» **TEXTE D'ÉTUDE**:
>>>

Vous êtes également le président du conseil général de Danané. Un département situé à la lisière de la frontière ivoiro-libérienne ; quel a été l'impact de la crise post-électorale sur cette partie du pays ?
Catastrophique ! Pour plusieurs raisons, d'abord par rapport à notre situation géographique. Nous sommes adossés à deux pays : le Libéria et la Guinée. Aussi, parce que nous sommes très éloignés d'Abidjan. Par ailleurs, notre chef-lieu de département, Danané, était dans la zone Cno (centre-nord-ouest, ndlr). Et durant toute cette crise, le financement était difficile pour les entités décentralisées que sont les mairies et les conseils généraux qui étaient dans la zone Cno. Tout simplement parce que les entrepreneurs eux-mêmes craignaient d'y investir et puis l'Etat n'avait pas de moyens pour financer la reconstruction. Or, la destruction de notre région a commencé avec la guerre du Libéria en 1989 qui a déversé sur notre territoire un nombre impressionnant de frères et de s?urs libériens. Toute chose qui a fragilisé nos infrastructures et la crise de 2002 a aggravé davantage la situation.

Quel est l'état des lieux réel et quels sont les projets du conseil général pour l'amélioration des conditions de vie des populations?
Je dois avouer que les projets, nous les avons. Nous avons été élus non pas pour décrire les problèmes de notre région mais pour les résoudre. Mais pour les résoudre, c'est l'Etat qui donne le financement aux communes et aux conseils généraux. Notre pays n'a eu de moyens ces derniers temps, ce qui fait que les projets que nous avons conçus au niveau des Infrastructures, de la Santé, de l'Ecole n'ont pu aboutir tous faute de moyens. Ce que nous espérons, c'est que dans le programme d'urgence du président de la République, sur lequel, le gouvernement est invité à travailler, l'accent soit mis sur notre région. Et que de manière assez déterminante, le gouvernement puisse agir pour la désenclaver, pour faire la route de Danané-Guinée, Danané-Libéria et de Zouhan Hounien à Bloléquin. Il y a aussi les questions d'infrastructures importantes chez nous, comme les établissements secondaires ; il n'y en a pas beaucoup dans une région peuplée, parce que la région de Danané est la plus peuplée après Abidjan. Nous avons fait un collège à Mahapleu, nous avons commencé la construction d'un collège à Téapleu et nous pensons que chaque sous-préfecture devrait avoir un établissement secondaire. Et, il y a les infrastructures sanitaires, avec l'hôpital général de Danané, celui de Zouan-Hounien. Mais, nous avons besoin que dans chacun des agglomérations qui sont aujourd'hui des chefs-lieux de sous-préfecture ou de commune, il y ait de véritables structures sanitaires et scolaires.

<<<

» **CONSIGNE 1**:
Extrayez de l'entretien sur Danané, sans y rien changer, le passage qui commence aux mots « Vous êtes également » et s'achève après « partie du pays ? ».
» **CONSIGNE 2**:
Rédigez la suite de l'entretien sur Danané, en reprenant après sa dernière phrase.

» **DONNÉES**:
>>>

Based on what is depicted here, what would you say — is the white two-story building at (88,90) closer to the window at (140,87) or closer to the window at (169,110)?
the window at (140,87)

<<<

» **RÉPONSE ATTENDUE 1**:
Vous êtes également le président du conseil général de Danané. Un département situé à la lisière de la frontière ivoiro-libérienne ; quel a été l'impact de la crise post-électorale sur cette partie du pays ?

» **RÉPONSE ATTENDUE 2**:
L'humanitaire à Danané
La dernière crise a fait se précipiter par crainte, par peur des milliers de nos populations du côté du Libéria et de la Guinée. Ce matin (hier matin, ndlr), j'écoutais le ministre d'Etat, ministre des Affaires étrangères, Daniel Kablan Duncan, qui parlait de 150 000 personnes qui se trouvaient encore au Libéria. Je ne connais pas le mode de calcul que les gens ont, mais je sais qu'ils sont nombreux ceux qui sont partis de Bin-Houyé, de Danané et de Zouan-Hounien Il y a également qu'ayant abandonné leurs terres dans cette période de novembre, qui est la période de reprise des travaux de champs, les gens reviennent petitement. Parce que ce n'est pas encore tout à fait rassurant en matière de sécurité. Nous avons donc besoin d'un soutien énorme au niveau de la nourriture, des non-vivres pour permettre à notre communauté de se remettre au travail.